I noticed that there's a test case in the testsuite that seemingly explicitly tests that the order in the right operand takes precedence in |:
test_equal( ({1,2,3,4,4}) | ({3,5,6}), ({1,2,4,4,3,5,6}))
Even so I'd like to change it, partly for the reasons I've given elsewhere in this comment tree, partly for consistency with &, which just as the manual says takes the order from the left operand.
The test was changed to this by Hubbe on October 3rd 1999 with the comment "operator fixes (I hope)". Does anyone remember any preceding discussion about it?
/ Martin Stjernholm, Roxen IS
Previous text:
2002-12-03 22:51: Subject: `| and order on arrays
That's what the documentation states, anyway.

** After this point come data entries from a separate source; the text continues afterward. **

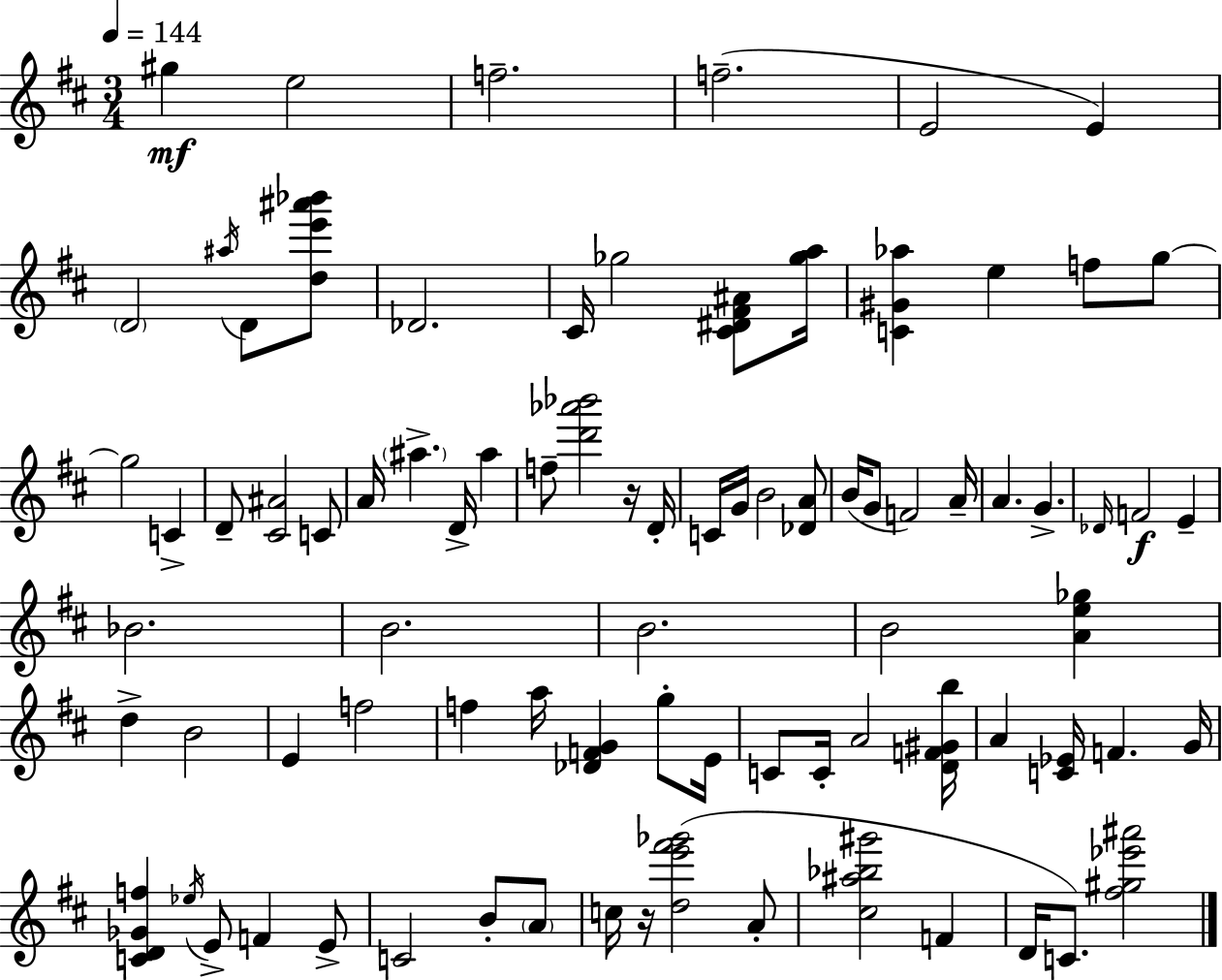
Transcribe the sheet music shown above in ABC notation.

X:1
T:Untitled
M:3/4
L:1/4
K:D
^g e2 f2 f2 E2 E D2 ^a/4 D/2 [de'^a'_b']/2 _D2 ^C/4 _g2 [^C^D^F^A]/2 [_ga]/4 [C^G_a] e f/2 g/2 g2 C D/2 [^C^A]2 C/2 A/4 ^a D/4 ^a f/2 [d'_a'_b']2 z/4 D/4 C/4 G/4 B2 [_DA]/2 B/4 G/2 F2 A/4 A G _D/4 F2 E _B2 B2 B2 B2 [Ae_g] d B2 E f2 f a/4 [_DFG] g/2 E/4 C/2 C/4 A2 [DF^Gb]/4 A [C_E]/4 F G/4 [CD_Gf] _e/4 E/2 F E/2 C2 B/2 A/2 c/4 z/4 [de'^f'_g']2 A/2 [^c^a_b^g']2 F D/4 C/2 [^f^g_e'^a']2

http://pike.ida.liu.se/generated/manual/ref/chapter_4.html#4:
When intersection, union or symmetric difference is used on an array each element in the array is considered by itself. So intersecting two arrays will result in an array with all elements that are present in both arrays. Example: ({7,6,4,3,2,1}) & ({1, 23, 5, 4, 7}) will return ({7,4,1}). The order of the elements in the returned array will always be taken from the left array.
...but it's been broken for ages. Those who want a workaround can use a + (b - a) instead of a | b but I'd rather see the bug fixed.
(While looking through the module reference for `| I also noticed that it incorrectly says that it performs _concatenation_ if the arguments are arrays.)